Ospedale Brotzu di Cagliari, emergenza senza fine: pazienti nei corridoi tra pioggia, barelle e carenza di posti letto
Piove anche dentro i corridoi dell’ospedale Brotzu di Cagliari. Un secchio piazzato al centro del passaggio per raccogliere l’acqua che filtra dal soffitto diventa il simbolo di una situazione ormai al limite. Intorno, barelle accostate ai muri, pazienti in attesa da ore – in alcuni casi da tutta la mattina – e personale sanitario costretto a correre senza sosta.
I RACCONTI DALL’OSPEDALE
Sono ancora una volta loro, i soccorritori, a spedire foto e video alla nostra redazione e raccontare cosa sta accadendo, stavolta nel più grosso ospedale sardo.
Tra i casi più critici, un paziente sottoposto a ossigenoterapia assistito direttamente in corridoio, a causa della totale assenza di posti letto disponibili e della grave carenza di personale.

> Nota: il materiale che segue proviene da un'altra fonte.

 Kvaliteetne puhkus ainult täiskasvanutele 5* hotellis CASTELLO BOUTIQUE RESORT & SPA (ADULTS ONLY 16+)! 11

Gli operatori, allo stremo, cercano di garantire assistenza continua in condizioni definite dagli stessi come “allarmanti”. L’elenco dei pazienti in attesa racconta meglio di qualsiasi parola lo stato del pronto soccorso. Un uomo con sospetto trauma da caduta è fermo dalle 10:30, trasferito da Selargius. Una ragazza di 14 anni, investita in via Peretti, attende dalle 9 del mattino senza ancora essere ricoverata. Un altro paziente presenta un’emoglobina a 7 e necessita di emotrasfusione, che deve però essere ancora eseguita mentre il paziente resta barellato.
C’è poi chi, dopo un trauma domestico, è bloccato in corridoio dalle 11:00 con i presidi di stabilizzazione ancora applicati, dispositivi che – se mantenuti oltre le tempistiche corrette – possono causare danni secondari. A rendere il quadro ancora più critico, l’arrivo imminente di tre codici rossi: tra questi, un ictus certo, mentre le condizioni degli altri due restano da chiarire. Nel frattempo, una paziente di 100 anni, appena triagiata con frattura del femore, è ancora in attesa su presidi.
Un’ambulanza privata ha trasportato un altro paziente in ossigenoterapia già dalle 11:30, anch’egli fermo senza destinazione. Infine, un paziente dimesso la sera precedente alle 20:10 è stato riportato in ospedale il giorno successivo per dispnea e febbre.
LEGGI ANCHE: Sanità, i pronto soccorso sardi rischiano il collasso: “Nessun sostituto dei medici a gettone”
Una fotografia drammatica della sanità d’emergenza in Sardegna, dove il sovraffollamento dei pronto soccorso, la mancanza di posti letto e le difficoltà strutturali continuano a mettere a rischio la sicurezza dei pazienti e a spingere medici e infermieri oltre ogni limite di resistenza. Una situazione che, secondo gli addetti ai lavori, non può più essere considerata un’eccezione ma una preoccupante normalità.